World Energy Council (WEC), of which Poland is a founding member, was created in 1924 to promote the sustainable supply and use of energy around the globe.
The Polish Committee of WEC initially functioned under the Ministry of Industry but starting with 1997 it became a self-governing organization. Today WEC Poland hosts independent members (industry experts, academia, journalists) as well as institutional members, including the Ministry of Energy and companies that play a key role in the country’s energy security, such as PSE, ENEA, PGE or Orlen.
What major trends you are noticing in the global energy industry at present and how are they reflected in the Polish market?
The biggest challenge faced by energy sectors around the world at this point is adapting to climate changes. In Poland, more than 70% of electricity is produced from coal and the majority of our production capacities have been built in the 1960s and 1970s. The new rules of the European market make it impossible to support these capacities in our system over the long term.
Ostroleka C power plant will be the last coal fueled power plant in Poland, and to fulfill the growing domestic demand we will need alternative sources of generation. A major milestone that we are approaching for example is in 2025, as after this year many of the older blocks can no longer be supported by the capacity market mechanism and it will be difficult for them to survive under normal market rules. This represents an opportunity for renewable energy sources as well as nuclear power, which is under discussion presently.
The energy transition poses an even bigger challenge for Poland compared to other countries in the region, given its huge reliance on coal. Is there already a vision in place to support this transition?
The vision was set in the draft Energy Policy of Poland until 2040, which is basically very similar to the program of Law and Justice party (PiS). In light of recent election results, which secured their majority in parliament once again, it is likely that the policy will maintain the same goals.
One strategic direction pursued is the development of nuclear power plants.

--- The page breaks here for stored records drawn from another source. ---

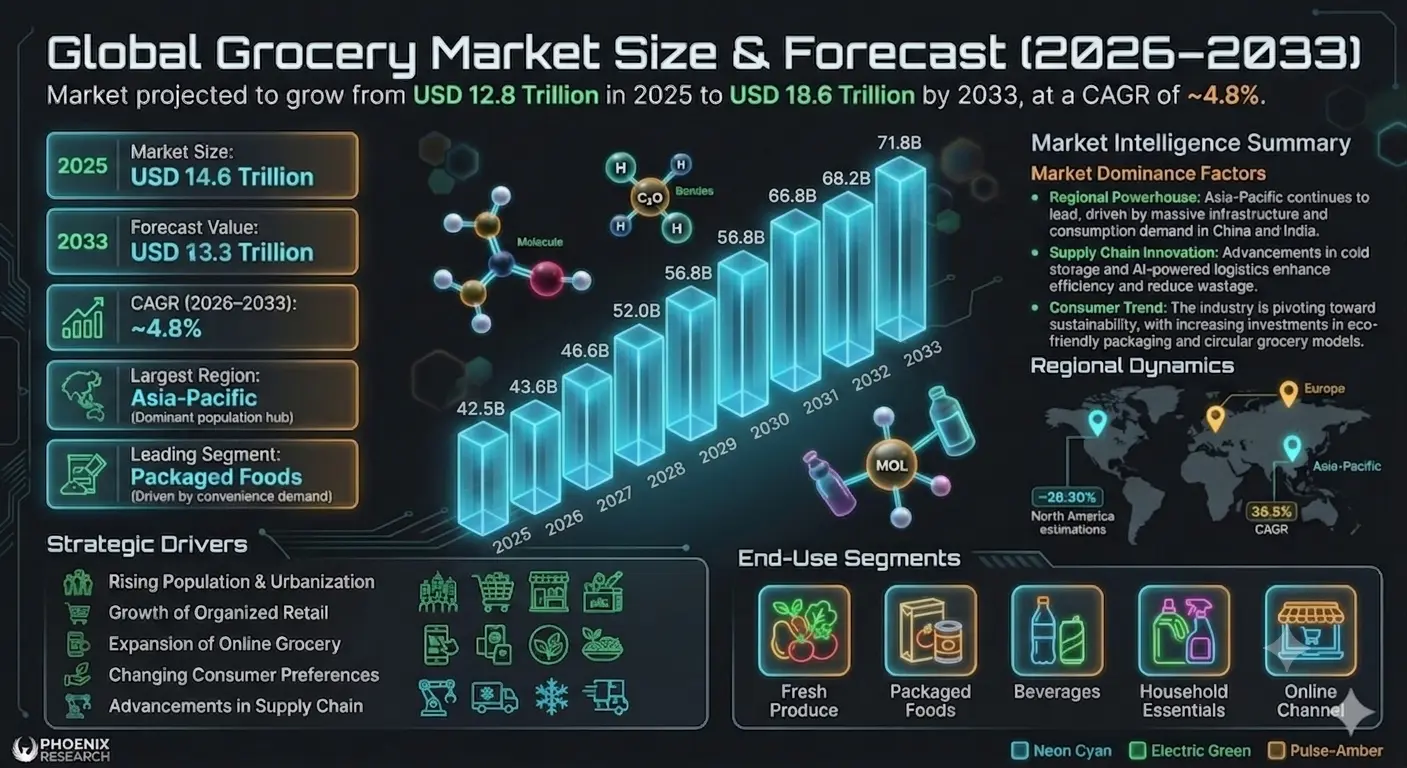 Global Grocery Market Size and Share Analysis 2026-2033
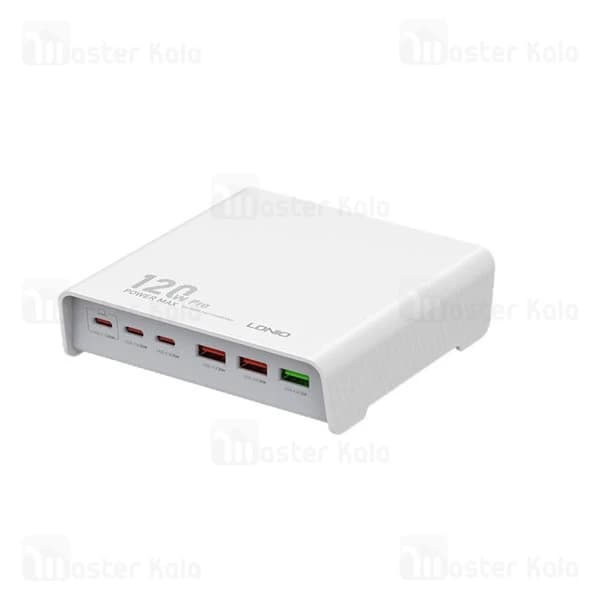 هاب شارژر 6 پورت الدینیو LDNIO Q605 توان 120 وات — تصویر ۲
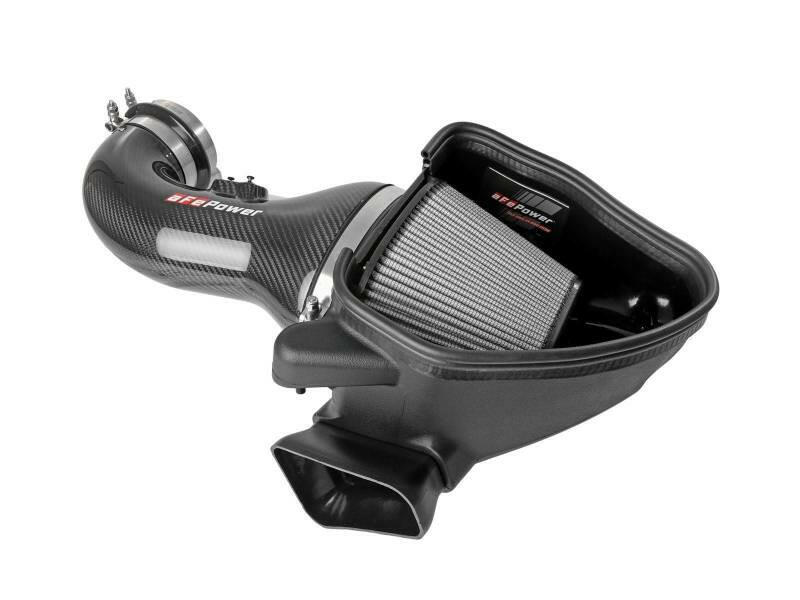 aFe 17-12 Chevrolet Camaro ZL1 (6.2L-V8) Track Series Carbon Fiber CAI System w/ Pro-DRY S Filters Cold Air Intakes aFe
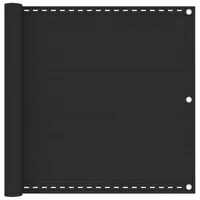 vidaXL Balkonsichtschutz HDPE 90x600 cm Anthrazit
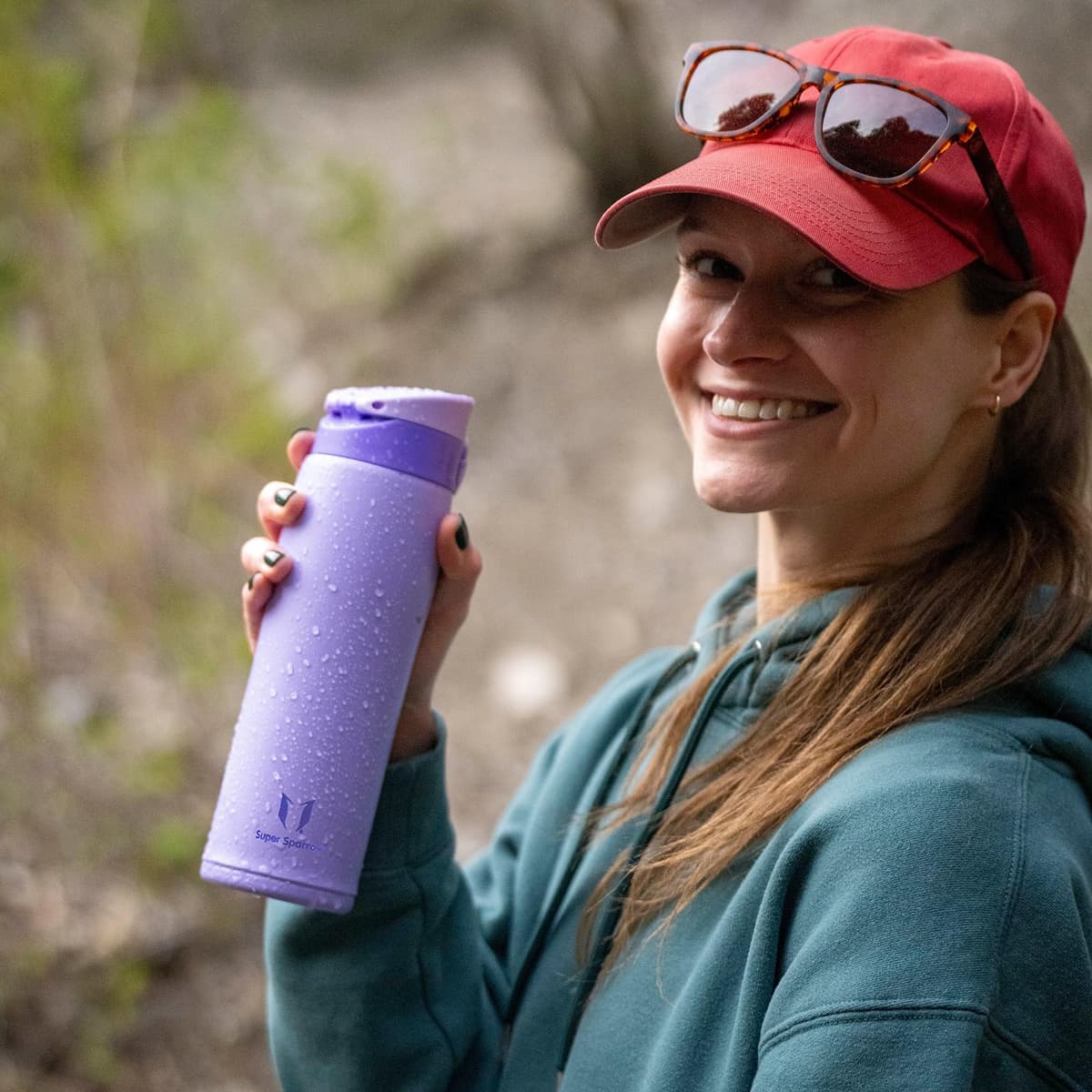 Super Sparrow Insulated Water Bottle - Travel Mug - 500ml, 750ml，950ml - Stainless Steel Water Bottles - BPA Free - Leakproof Metal Bottles - Includes 2 Lids, Straw Lid & Spout Lid — view 6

The final decision is yet to be made, but according to government declarations we can expect to have six nuclear units by 2036. We do have a nuclear program in place already, since 2009, but the progress has been rather slow. So far we have a company responsible for building the power plants, and some geological research in the two areas where the new units would be located: one is close to the Baltic Sea (nuclear power production requires high amounts of water to cool the reactors) and the other in the central part of the country, near Belchatow power plant. The government has also started discussions to source the necessary technology, with companies from the United States, South Korea and Japan.
In 2018 renewable energy accounted for only 7% of the country’s energy mix. What role do you expect renewable energy sources (RES) to play going forward?
No doubt the share of RES needs to be improved. A large part of it will likely come from offshore wind, as the government has declared its support for this sector. We have available a vast economic zone in the Baltic Sea where wind conditions are excellent.
Onshore wind will play its part as well but for the time being investments in this segment have slowed down, mainly because of unpredictable legislation. There are also a few rules in place that make it difficult to develop new capacities, for instance the 10H rule. Briefly, this states that the distance to the nearest building must be at least ten times the height of the turbine installed, which means only a few regions in Poland remain suitable locations in these conditions.
I expect solar panels will also become more relevant, especially during summer time. One reason for this is the fact that in summer season we have difficulties ensuring the necessary water to cool off the power plants, especially coal fueled ones, which require very high volumes. Increasing the share of generation from solar panels during this period will help us to solve this problem.
Looking at the region more broadly, Poland has several interconnection projects planned. Which ones do you expect will have the biggest impact on the local market?
Historically we have used our domestic natural gas resources, which are enough to fulfill the demand for households, but for industrial use have been relying on gas imported from Russia. This contract will come to an end in 2022 so we are looking at opportunities to diversify our supply sources.
One way is by using the gas terminal in Swinoujscie which gives us the option to buy gas from the US (we have a long term contract with them already) and LNG from other countries in the world. We are considering building a new terminal, most likely in Gdansk, but the real change will be the Baltic Pipe project which will allow us to transport gas from the North Sea. The pipeline will come across the Danish economic zone and our government has already secured all the necessary agreements.
The amount of gas that we can transfer via this pipe and through the two terminals, together with our domestic resources will be enough to resign from the contract with Russia - we might continue importing from them, but only on the basis of short term agreements that allow us to react on price changes.
Given the circumstances, what objectives is WEC pursuing with priority in Poland in the coming year?
We are preparing for the Baltic Sea Roundtable, a two days event taking place in the autumn of 2020. The conference is a means to support dialogue with our guests from the Baltic Countries about common challenges, for instance in the gas sector which appears to be our biggest challenge in the short term.
More broadly, we acknowledge that Poland needs to embark on a transformation process and we expect this will bring many new opportunities, particularly in the renewables sector. For investors eyeing the local market, our message is that there is plenty of room for growth here and the investment climate is very favorable.